The other option is accepting the position the drug has atm in the treatment process and maximising that opportunity. This maybe were things like the J-code and iv pump might help (at the margins). I still think we have the multi-year path to peak sales, we have the potential to accelerate patient acquisition at the margins, the stock has growth potential but the 5x EGRIFTA sales, SPCEO's higher scenario pathway's and such like are quite distant hopes. Whether all that represents a good investment opportunity idk but I'm still holding stock on the basis that it is.

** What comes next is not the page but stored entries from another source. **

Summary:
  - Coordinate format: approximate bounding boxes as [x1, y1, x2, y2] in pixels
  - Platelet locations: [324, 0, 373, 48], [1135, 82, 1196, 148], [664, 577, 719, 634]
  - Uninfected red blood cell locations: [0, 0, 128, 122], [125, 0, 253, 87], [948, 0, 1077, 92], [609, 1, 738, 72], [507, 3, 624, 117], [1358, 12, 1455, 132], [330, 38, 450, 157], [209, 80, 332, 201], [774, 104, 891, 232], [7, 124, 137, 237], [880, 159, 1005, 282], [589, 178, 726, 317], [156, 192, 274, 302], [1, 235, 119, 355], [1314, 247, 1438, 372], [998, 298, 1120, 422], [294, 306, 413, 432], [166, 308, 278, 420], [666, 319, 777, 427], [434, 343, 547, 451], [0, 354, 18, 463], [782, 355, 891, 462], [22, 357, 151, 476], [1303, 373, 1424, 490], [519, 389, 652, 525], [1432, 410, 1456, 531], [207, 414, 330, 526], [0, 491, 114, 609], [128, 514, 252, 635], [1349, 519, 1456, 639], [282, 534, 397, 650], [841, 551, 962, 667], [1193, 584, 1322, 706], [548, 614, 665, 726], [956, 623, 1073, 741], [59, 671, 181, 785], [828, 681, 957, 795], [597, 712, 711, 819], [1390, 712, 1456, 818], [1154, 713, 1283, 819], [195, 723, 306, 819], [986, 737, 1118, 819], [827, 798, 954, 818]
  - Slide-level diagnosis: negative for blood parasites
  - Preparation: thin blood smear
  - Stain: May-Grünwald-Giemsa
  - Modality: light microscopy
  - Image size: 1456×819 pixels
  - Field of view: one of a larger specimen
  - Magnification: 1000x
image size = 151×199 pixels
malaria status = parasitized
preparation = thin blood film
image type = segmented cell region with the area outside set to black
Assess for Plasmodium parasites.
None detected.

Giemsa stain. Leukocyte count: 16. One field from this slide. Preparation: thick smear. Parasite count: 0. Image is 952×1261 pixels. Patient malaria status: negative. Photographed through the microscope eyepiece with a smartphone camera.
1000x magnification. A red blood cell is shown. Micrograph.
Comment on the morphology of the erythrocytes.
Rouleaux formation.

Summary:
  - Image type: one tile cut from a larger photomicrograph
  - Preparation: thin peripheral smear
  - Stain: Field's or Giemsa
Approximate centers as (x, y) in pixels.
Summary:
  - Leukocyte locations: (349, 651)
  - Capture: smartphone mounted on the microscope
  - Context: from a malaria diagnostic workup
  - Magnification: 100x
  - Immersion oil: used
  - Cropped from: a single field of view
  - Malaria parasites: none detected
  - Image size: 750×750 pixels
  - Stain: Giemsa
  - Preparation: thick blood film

https://aidsinfo.nih.gov/guidelines/html/1/adult-and-adolescent-arv/15/virologic-failure jfm1330 wrote: Again, medical personnel is linked by professional secret. Again. I have a nurse coming to my home every month for an IM injection, and none of my neighbors are aware that I have an illness and that she is a nurse. No one talked to me about that. They probably did not notice here coming every month.
Also, IV infusions can be done in a doctor office as long as he has an infusion pump. Also, in an infusion center nobody but the medical personnel involved should know what you are given. What's the difference between that and going to the drugstore to get your ARV oral pills? The people involved there will know you are getting an anti-HIV drug. Sorry, but the confidentiality argument to predict a big rise with HIV push does not make much sense. Marginal impact at best.
SPCEO1 wrote: Keeping everything inside the patient's doctor's office seems to be an issue. The faster speed can't hurt either. I think they may ahve moved on from IM because it would be viewed as a different form of adminsitration and would have led to a whole new cycle of getting reimbursement from the insurers whereas IV Push could be insured under the current insurance authorrizations. But I am not sure about that and TH has never really said anything about it - that info comes from Taimed if I recall correctly.